§ Input records:

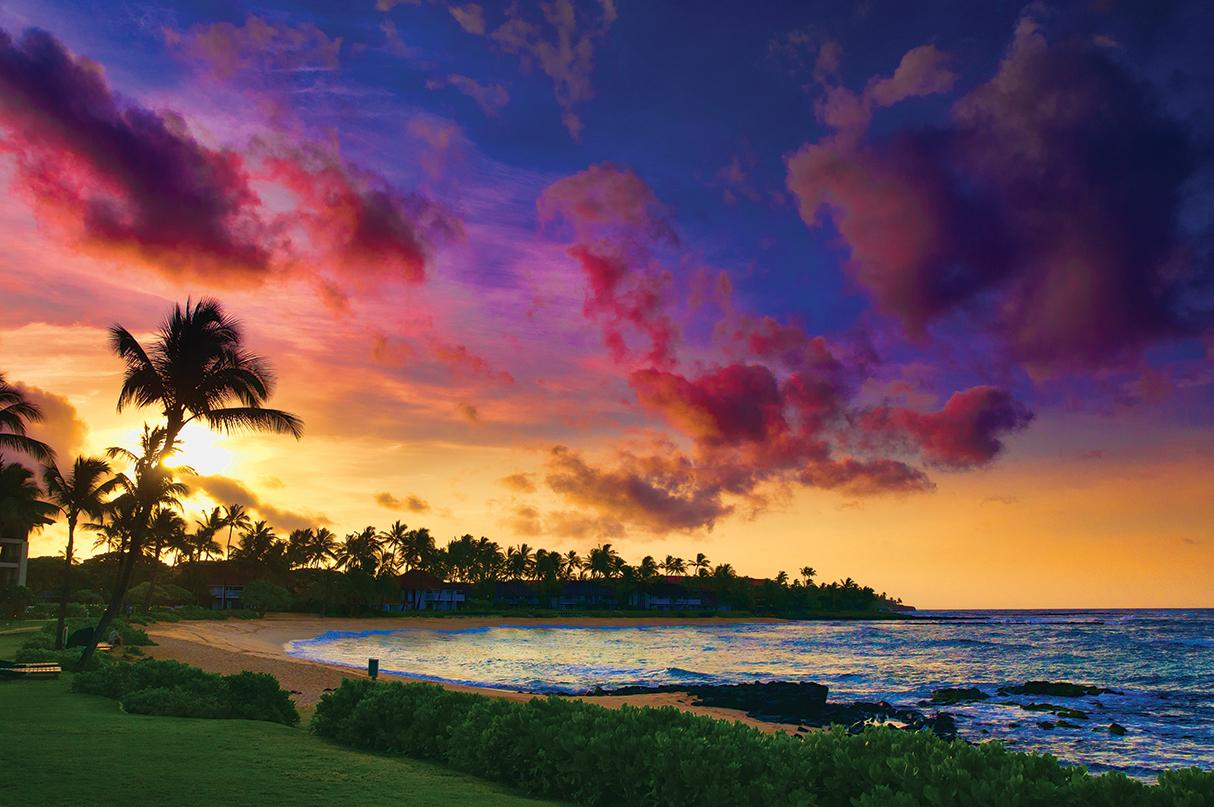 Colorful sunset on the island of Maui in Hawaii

---

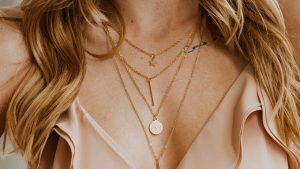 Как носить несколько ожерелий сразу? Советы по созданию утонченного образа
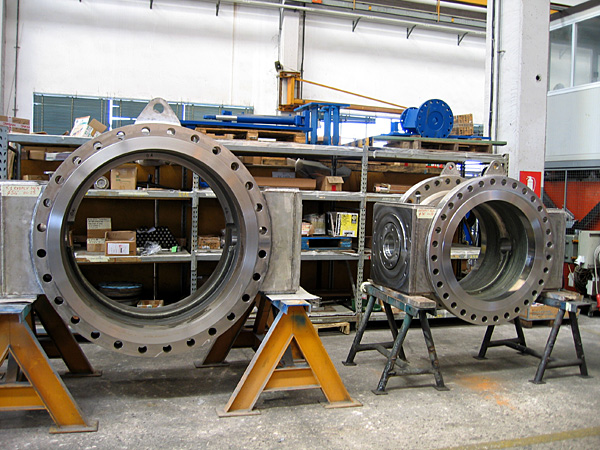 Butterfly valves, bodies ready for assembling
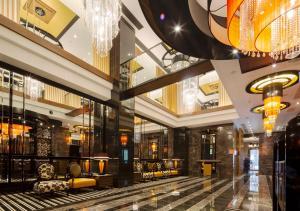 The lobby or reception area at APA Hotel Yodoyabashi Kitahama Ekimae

§ Required work: From the data above, retype only the lines starting with the line with "Butterfly valves, bodies" and going on through the line with "The lobby or", exactly, leaving out the pictures.

§ Answer section:
 Butterfly valves, bodies ready for assembling
 The lobby or reception area at APA Hotel Yodoyabashi Kitahama Ekimae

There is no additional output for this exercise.